There was a choice of evils. When Washington determined to send a
special envoy, he said: "My objects are, to prevent a war, if justice
can be obtained by fair and strong representations (to be made by a
special envoy) of the injuries which this country has sustained from
Great Britain in various ways; to put it into a complete state
of military defense; and to provide eventually such measures for
execution as seem to be now pending in Congress, if negotiation in
a reasonable time proves unsuccessful." From these views he never
varied. The treaty was not a perfect one, but it had good features and
was probably, as has been said, the best that could then be obtained.

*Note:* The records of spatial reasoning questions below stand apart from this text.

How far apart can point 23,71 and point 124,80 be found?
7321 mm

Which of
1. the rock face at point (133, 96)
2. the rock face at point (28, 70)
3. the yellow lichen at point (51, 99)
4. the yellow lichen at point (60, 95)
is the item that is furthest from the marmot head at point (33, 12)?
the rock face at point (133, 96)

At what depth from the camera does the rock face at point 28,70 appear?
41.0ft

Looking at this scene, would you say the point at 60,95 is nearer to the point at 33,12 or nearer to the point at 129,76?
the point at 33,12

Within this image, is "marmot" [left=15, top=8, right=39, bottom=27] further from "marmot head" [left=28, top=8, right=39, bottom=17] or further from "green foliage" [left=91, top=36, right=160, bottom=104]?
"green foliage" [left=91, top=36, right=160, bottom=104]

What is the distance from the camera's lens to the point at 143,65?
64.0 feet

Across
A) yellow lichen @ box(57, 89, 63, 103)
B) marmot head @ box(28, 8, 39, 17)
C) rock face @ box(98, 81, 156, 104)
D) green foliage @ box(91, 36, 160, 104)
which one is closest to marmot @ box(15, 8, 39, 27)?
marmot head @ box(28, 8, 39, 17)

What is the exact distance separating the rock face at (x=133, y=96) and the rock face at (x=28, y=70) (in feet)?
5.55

It settled some vexed questions, and it gave us time. If the United
States could only have time without making undue sacrifice, they could
pass beyond the stage when a foreign war with its consequent suffering
and debt would endanger our national existence. If they could only
have time to grow into a nation, there would be no difficulty in
settling all their disputes with other people satisfactorily, either
by war or negotiation. But if the national bonds were loosened, then
all was lost. It was in this spirit that Washington signed the Jay
treaty; and although there was much in it that he did not like,
and although men were bitterly divided about the ratification, a
dispassionate posterity has come to believe that he was right at the
most difficult if not the most perilous crisis in his career.